# Document text:
When I was a kid, I could make a Tootsie Roll last by treating it like hard candy. Ironically—or perhaps not so ironically—as I’ve grown older, I’ve also grown less patient. Yet my standards for putting my work out require me to take my time, even if I don’t want to. I’m a perfectionist and a control freak. They’re both qualities that led me to pursue self-publishing, but they certainly do nothing for my impatience.

Moving from amateur to professional changed my standards. I write a thing. I set it aside for at least a month, and more often than not, about six months to a year before I pick it up again. That lets me distance myself from it, forget a few things, and approach it with fresher eyes after my alpha reader’s gone through it. Then I edit the crap out of it. Then I set it aside again. Then I look over how the edits changed the look and feel of the narration and dialogue, and I edit again. Then I set it aside again. Then I edit again. In between all of this, I’m usually working on other projects, but part of me is always with a finished story, working on it in my subconscious. Only when I think it’s publishable do I even consider sending it to a professional editor.

And finding a professional editor that’s right for me has been more work than I thought it would be, given the number of writers who recommend their editors. Once I settle on an editor or editors, I’ll go through their edit. Then I’ll set it aside again. Then I’ll do at least one final sweep and proofread.

Then I’ll send the book to the formatter. Only after that will I submit the book. That’s not even getting into the cover art/designer side of the equation, or the promotion plans, both of which I can work on in tandem with the writing/editing side.

To give you an idea of the timeline we’re talking about, I wrote Thorns in 2012. It’s probably not going to get published until late January/early February 2018. So much for quick turnaround.

I’m chomping at the bit for Thorns to be released, but not until it’s ready. Not until it’s right. Not until it’s as close to perfect as I’m capable of making it.

And isn’t that just the crux of the matter. Because there is no perfect. There will never be perfect. I’ll always come up short against my own standard, and an objective measure of writing quality is a foggy notion at best. If you don’t like a piece of art, it wasn’t made for you. Poor quality art can still be enjoyed by millions, which brings into question the designation ‘poor quality’ in the first place—because the art did what it was supposed to do, tap into something inside people and make them respond.

# Supplied material:
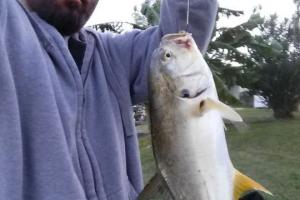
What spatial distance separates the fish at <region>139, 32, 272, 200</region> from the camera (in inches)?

# Brief 1:
Decide whether each statement agrees with the self-publishing text, and answer yes or no for each, quoting the deciding words exactly: (a) A finished story is set aside for at least a month before it is picked up again. (b) The book goes to the formatter before the final sweep and proofread. (c) Thorns was written in 2012.
# Brief 2:
Reproduce the portion of the self-publishing text starting at "Then I’ll send" and ending at "of making it.", swapping "Thorns" for "Briars" wherever it occurs.

# Task solution 1:
(a) Yes: "I set it aside for at least a month"
(b) No: "Then I’ll do at least one final sweep and proofread." comes before "Then I’ll send the book to the formatter."
(c) Yes: "I wrote Thorns in 2012."

# Task solution 2:
Then I’ll send the book to the formatter. Only after that will I submit the book. That’s not even getting into the cover art/designer side of the equation, or the promotion plans, both of which I can work on in tandem with the writing/editing side.

To give you an idea of the timeline we’re talking about, I wrote Briars in 2012. It’s probably not going to get published until late January/early February 2018. So much for quick turnaround.

I’m chomping at the bit for Briars to be released, but not until it’s ready. Not until it’s right. Not until it’s as close to perfect as I’m capable of making it.